Work instruction:
In the share purchase agreement excerpt, at what point is each Seller to sell its Shares to Purchaser?

Selected extract:
........
WHEREAS, pursuant to the terms and conditions of this Agreement, each Seller
desires to sell, and Purchaser desires to purchase, all of such Seller’s right,
title, and interest in and to such Seller’s Shares.

 

NOW, THEREFORE, in consideration of the covenants, promises and representations
set forth herein, and for other good and valuable consideration, the receipt and
sufficiency of which is hereby acknowledged, and intending to be legally bound
hereby, the parties agree as follows:

 

1.

Agreement to Purchase and Sell.

Subject to the terms and conditions of this Agreement, simultaneous with the
execution and delivery of this Agreement, each Seller shall sell, assign,
transfer, convey, and deliver to Purchaser, and Purchaser shall accept and
purchase, such Seller’s Shares and any and all rights in such Shares to which
such Seller is entitled, and by doing so such Seller shall be deemed to have
assigned all of his right, title and interest in and to such Seller’s Shares to
Purchaser.  Such sale of the Shares shall be evidenced by stock certificates,
duly endorsed in blank or accompanied by stock powers duly executed in blank or
other instruments of transfer in form and substance reasonably satisfactory to
the transfer agent of the Company.
........
Records:
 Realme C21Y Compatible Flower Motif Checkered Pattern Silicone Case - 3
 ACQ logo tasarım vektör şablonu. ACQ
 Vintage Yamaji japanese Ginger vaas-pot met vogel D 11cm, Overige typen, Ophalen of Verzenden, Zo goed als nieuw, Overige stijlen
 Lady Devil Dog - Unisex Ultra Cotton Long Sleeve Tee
........
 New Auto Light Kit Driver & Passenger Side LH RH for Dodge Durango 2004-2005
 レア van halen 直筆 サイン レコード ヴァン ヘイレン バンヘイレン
........
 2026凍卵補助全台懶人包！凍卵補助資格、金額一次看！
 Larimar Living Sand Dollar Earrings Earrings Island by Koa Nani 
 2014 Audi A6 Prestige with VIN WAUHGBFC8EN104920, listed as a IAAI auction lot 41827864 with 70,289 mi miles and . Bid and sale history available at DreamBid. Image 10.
........
Result below:
Simultaneously with the execution and delivery of the Agreement.